Exercise description => Rewrite the entries below with "hydrangea bush" switched to "hydrangea shrub" and every other word left as it is. Omit the pictures from your version.

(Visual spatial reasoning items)
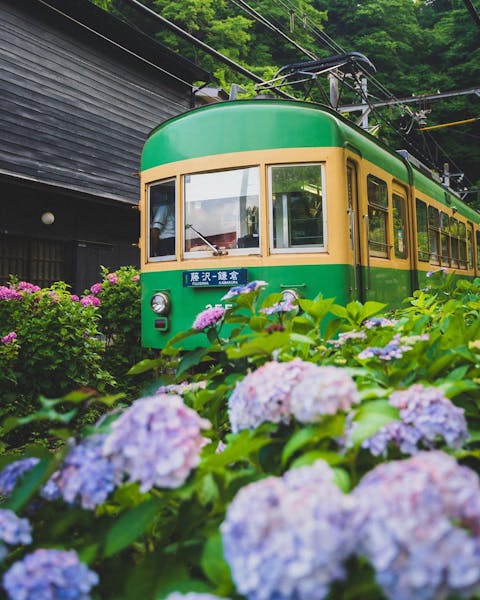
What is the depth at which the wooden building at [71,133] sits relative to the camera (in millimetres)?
9992

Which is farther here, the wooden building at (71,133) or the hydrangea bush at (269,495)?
the wooden building at (71,133)

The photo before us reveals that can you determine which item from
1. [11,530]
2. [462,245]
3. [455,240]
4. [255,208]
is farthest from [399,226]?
[11,530]

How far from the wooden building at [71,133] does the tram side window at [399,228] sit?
14.5 ft

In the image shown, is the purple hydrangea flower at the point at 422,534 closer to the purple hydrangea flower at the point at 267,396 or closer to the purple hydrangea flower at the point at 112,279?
the purple hydrangea flower at the point at 267,396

Solution for this problem =>
What is the depth at which the wooden building at [71,133] sits relative to the camera (in millimetres)?
9992

Which is farther here, the wooden building at (71,133) or the hydrangea shrub at (269,495)?
the wooden building at (71,133)

The photo before us reveals that can you determine which item from
1. [11,530]
2. [462,245]
3. [455,240]
4. [255,208]
is farthest from [399,226]?
[11,530]

How far from the wooden building at [71,133] does the tram side window at [399,228] sit?
14.5 ft

In the image shown, is the purple hydrangea flower at the point at 422,534 closer to the purple hydrangea flower at the point at 267,396 or closer to the purple hydrangea flower at the point at 112,279?
the purple hydrangea flower at the point at 267,396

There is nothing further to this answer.